True customer advocacy – giving everything I have to building customer success as a culture. I do this in part by bringing back the often difficult-to-hear stories from customers about what isn’t working for them in the hopes that advocating on their behalf translates into success for both them and for us as a company. This honest and transparent approach to managing customers has helped me prove in my newer role that I am passionate about our customers.

Question 2

What are one or two things you typically do during the first hour of your day that leads to a productive day?

I stop to write out my priorities, the things that I know I need to focus on that day – I may or may not get to them but by writing them down, and referencing them I know when I am making a conscious choice to deviate and when I am just getting sucked down the rabbit hole. I also stop to take a break at about the 2 hr mark. At that point I am usually deep in the weeds, and a 5 minute breather to get a cup of tea or say hi to a colleague helps me reset.

Question 3

What are one to three books, blogs, or thought leaders that have greatly influenced your customer success career, and why?

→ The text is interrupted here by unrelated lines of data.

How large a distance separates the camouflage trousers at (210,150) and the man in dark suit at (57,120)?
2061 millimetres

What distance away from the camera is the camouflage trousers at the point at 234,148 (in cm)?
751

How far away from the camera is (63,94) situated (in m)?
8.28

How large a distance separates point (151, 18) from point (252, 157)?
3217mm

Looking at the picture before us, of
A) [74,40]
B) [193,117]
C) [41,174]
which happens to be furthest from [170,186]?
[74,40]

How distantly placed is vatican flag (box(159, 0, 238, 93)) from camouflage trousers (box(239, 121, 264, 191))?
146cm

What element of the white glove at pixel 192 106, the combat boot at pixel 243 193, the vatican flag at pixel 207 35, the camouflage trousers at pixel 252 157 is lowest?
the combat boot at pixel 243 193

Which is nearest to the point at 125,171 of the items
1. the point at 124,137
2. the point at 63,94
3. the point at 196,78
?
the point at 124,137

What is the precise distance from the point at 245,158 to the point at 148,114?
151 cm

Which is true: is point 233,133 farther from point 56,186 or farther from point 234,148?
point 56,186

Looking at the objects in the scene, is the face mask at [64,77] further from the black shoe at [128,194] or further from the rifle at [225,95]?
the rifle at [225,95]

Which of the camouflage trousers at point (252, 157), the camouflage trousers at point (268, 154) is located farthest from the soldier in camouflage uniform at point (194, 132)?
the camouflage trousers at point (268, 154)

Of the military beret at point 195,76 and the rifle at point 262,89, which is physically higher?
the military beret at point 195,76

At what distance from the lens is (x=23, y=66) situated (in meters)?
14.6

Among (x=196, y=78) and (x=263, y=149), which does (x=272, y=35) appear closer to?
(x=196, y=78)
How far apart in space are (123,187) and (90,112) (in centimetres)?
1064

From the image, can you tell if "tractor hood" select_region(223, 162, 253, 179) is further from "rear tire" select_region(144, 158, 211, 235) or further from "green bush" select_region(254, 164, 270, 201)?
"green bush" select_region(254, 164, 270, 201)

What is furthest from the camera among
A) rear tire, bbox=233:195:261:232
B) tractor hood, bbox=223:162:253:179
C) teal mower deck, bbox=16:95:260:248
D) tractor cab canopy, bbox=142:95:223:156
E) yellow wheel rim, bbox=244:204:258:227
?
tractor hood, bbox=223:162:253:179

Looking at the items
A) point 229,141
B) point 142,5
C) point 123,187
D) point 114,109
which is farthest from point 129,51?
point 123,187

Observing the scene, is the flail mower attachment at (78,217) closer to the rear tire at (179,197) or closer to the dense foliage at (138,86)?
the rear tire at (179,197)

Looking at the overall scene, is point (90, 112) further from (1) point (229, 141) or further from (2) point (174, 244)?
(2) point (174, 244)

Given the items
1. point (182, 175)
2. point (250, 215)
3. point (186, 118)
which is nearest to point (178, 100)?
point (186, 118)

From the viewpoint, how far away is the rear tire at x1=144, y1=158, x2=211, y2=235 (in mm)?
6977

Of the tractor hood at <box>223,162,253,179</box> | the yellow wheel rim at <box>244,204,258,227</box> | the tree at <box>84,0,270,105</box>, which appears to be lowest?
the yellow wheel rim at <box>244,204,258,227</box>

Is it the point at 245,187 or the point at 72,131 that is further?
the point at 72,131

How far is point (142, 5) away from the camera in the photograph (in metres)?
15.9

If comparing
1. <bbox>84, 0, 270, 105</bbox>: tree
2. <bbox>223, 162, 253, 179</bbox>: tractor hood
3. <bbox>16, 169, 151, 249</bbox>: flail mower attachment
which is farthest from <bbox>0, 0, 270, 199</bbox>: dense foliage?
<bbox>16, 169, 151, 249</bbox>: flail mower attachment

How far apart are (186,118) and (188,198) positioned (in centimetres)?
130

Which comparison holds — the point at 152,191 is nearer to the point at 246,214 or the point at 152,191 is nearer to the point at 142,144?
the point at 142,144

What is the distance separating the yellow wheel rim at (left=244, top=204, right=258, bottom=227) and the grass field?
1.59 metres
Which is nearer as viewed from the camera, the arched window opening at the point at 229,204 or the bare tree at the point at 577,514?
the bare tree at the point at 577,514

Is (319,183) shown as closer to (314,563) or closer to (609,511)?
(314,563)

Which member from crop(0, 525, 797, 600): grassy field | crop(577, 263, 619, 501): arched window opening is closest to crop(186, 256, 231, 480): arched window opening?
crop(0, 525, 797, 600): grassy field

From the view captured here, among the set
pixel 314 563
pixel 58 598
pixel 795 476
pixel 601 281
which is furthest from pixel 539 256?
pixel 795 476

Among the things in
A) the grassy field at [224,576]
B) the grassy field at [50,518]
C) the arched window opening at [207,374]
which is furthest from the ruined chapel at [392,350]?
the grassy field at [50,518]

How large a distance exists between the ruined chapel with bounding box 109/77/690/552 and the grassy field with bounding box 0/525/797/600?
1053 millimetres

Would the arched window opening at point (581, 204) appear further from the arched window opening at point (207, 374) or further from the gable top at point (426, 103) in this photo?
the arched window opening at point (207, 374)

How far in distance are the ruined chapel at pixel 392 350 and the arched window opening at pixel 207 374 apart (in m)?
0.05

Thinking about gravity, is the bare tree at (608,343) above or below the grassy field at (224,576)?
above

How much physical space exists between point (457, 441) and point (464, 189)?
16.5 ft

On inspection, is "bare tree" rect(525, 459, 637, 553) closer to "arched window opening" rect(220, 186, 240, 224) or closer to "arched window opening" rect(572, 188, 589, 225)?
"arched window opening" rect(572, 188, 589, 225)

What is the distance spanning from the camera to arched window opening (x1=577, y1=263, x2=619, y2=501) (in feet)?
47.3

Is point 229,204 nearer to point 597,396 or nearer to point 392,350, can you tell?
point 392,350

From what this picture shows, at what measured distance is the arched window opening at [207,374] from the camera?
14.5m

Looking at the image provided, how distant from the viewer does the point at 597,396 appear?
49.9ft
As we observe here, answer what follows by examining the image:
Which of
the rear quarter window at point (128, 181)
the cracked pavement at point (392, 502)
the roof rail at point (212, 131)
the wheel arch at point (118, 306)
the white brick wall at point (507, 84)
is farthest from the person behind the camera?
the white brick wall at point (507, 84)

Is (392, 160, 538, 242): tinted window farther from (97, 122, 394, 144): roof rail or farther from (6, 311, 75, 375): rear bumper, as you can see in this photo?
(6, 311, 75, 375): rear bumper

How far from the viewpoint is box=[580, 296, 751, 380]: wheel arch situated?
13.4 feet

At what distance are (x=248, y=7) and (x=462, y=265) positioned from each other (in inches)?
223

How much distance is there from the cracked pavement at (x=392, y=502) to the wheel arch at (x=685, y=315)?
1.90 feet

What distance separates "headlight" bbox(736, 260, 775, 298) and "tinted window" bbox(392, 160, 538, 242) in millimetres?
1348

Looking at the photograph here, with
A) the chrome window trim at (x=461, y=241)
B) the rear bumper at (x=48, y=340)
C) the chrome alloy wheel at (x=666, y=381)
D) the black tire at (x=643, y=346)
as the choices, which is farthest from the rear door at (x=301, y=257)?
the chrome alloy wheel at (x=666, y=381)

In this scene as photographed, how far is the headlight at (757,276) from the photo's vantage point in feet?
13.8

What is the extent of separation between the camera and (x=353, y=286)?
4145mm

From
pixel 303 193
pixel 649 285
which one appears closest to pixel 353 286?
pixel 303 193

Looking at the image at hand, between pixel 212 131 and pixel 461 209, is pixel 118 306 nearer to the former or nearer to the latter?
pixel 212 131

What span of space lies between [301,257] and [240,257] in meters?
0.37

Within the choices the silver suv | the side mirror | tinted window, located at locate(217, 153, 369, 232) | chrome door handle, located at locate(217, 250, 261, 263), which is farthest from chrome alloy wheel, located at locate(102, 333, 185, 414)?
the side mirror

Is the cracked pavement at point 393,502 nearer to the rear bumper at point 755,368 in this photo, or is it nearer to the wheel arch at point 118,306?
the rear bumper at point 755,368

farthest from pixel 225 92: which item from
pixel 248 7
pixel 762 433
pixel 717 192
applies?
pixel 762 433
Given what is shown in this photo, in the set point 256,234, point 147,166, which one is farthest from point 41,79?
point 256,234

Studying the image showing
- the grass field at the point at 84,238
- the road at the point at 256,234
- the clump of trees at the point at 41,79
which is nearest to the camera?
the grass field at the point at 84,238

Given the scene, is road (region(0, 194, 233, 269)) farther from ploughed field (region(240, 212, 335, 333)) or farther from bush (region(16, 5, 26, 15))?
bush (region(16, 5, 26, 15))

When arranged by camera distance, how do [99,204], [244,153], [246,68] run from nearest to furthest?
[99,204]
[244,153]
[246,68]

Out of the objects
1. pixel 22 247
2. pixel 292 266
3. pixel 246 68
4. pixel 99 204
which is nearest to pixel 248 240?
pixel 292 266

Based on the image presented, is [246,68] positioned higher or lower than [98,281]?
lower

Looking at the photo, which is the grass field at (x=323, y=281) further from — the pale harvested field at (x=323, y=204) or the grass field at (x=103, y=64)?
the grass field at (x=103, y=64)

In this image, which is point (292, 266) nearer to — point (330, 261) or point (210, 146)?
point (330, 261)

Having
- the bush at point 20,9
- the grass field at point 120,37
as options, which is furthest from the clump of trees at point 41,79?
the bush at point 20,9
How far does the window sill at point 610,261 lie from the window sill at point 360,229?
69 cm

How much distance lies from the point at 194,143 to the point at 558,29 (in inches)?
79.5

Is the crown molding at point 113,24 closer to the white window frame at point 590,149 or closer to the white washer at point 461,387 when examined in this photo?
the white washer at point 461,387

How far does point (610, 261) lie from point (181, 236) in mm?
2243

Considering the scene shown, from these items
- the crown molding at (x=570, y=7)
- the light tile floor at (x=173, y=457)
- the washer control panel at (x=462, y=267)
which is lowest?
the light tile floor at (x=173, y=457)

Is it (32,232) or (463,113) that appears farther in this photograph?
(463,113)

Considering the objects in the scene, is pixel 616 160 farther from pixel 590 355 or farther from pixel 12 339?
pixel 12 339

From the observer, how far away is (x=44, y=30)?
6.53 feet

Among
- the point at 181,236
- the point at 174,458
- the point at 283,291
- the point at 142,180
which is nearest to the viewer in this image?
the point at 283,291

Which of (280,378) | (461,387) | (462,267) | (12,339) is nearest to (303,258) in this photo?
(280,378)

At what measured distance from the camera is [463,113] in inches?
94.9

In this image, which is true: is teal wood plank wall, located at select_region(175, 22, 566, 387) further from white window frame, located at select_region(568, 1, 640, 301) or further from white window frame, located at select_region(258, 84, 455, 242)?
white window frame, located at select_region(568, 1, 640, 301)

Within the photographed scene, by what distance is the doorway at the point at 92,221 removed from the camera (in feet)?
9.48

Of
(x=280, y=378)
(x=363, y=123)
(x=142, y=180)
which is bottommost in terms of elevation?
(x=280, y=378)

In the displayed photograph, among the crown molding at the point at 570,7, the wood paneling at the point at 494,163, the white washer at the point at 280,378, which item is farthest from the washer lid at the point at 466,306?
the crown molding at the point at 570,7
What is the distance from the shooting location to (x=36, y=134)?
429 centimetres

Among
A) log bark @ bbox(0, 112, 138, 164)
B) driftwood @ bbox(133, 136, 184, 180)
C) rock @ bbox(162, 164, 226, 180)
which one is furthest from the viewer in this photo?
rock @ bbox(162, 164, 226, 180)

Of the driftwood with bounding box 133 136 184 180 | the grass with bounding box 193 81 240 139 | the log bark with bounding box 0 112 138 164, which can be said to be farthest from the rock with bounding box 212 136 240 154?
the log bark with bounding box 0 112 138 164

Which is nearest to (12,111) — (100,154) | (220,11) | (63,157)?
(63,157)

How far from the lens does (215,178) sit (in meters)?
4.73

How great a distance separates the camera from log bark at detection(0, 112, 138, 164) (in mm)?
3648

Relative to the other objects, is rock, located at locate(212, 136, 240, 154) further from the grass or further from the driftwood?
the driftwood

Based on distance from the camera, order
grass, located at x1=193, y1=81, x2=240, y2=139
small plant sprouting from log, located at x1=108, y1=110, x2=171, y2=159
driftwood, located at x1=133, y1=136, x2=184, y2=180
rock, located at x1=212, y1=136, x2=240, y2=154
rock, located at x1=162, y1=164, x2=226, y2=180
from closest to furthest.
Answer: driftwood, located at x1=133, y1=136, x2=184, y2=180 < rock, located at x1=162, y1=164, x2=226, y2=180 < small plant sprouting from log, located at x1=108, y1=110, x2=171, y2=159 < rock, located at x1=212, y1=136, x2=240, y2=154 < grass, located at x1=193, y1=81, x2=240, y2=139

  1. The Tipping Point: How Little Things Can Make a Big Difference has helped me understand how small adjustments in my own way of handling things could have a huge impact on the outcome. It was incredibly empowering to realize that simply by using different words, or adjusting my tone, or making sure that I didn’t take something personally I could affect the outcome in a much bigger way than I would have previously imagined.
  2. Customer Success: How Innovative Companies Are Reducing Churn and Increasing Recurring Revenue was an eye opener mainly because in reading it – and I devoured the book – I found my calling. I was able to recognize that Customer Success is something that completely aligns with my core competencies and fundamental beliefs that have built over time and that I have something truly valuable to share with the business world. It also has become like a bible for me, informing decisions and input that I give to the companies that I work for.
  3. Red Shoe Experience and Customer Success (video presentation by Lonnie Mayne). I only recently came across Lonnie Maynes’ “red shoes” philosophy by accident but I was incredibly moved by the notion that red shoes treatment in business and in life can have a ripple effect on human beings. It gave a fun label to an ideology that I believe will inform a lot of what I do in years to come. The idea of “what did you want to be when you were 12″’, tied back to how I was inspired by Customer Success: How Innovative Companies Are Reducing Churn and Increasing Recurring Revenue – I wanted to be a talk show host, partly because I loved to communicate and partly because I thought I could positively impact people’s lives.

Question 4

How has a failure, or apparent failure, during your time as a CSM set you up for later success? Do you have a “favorite failure”?

So many learning opportunities (failure implies that it ended badly) – one big lesson for me was figuring out how to not take angry customers personally, as I would get so invested that I couldn’t see past their anger and frustration.

Question 5

What do you find most fulfilling about being a CSM?

The psychology of understanding the customer story – both personally and their company. Everyone has fears and aspirations and if I can understand both, then I can likely build a really amazing customer experience tailored to helping the individual and the organization I am working with reach heights they were afraid weren’t possible.

Question 6

If you had to give one piece of advice to another CSM, what would you say and why?

If you learn nothing else, learn to listen. We come from a society where we jump to the solution without truly hearing the question or problem. Only when you have a good understanding can you possibly consider trying to solve.

Question 7

What is one customer success principle you try to live by?

Customer success is NOT customer service, and the customer isn’t always right. Sometimes the most powerful way to advocate for a customer is to tell them they are wrong, and that what they think they want or need is not in the best interest of their organization.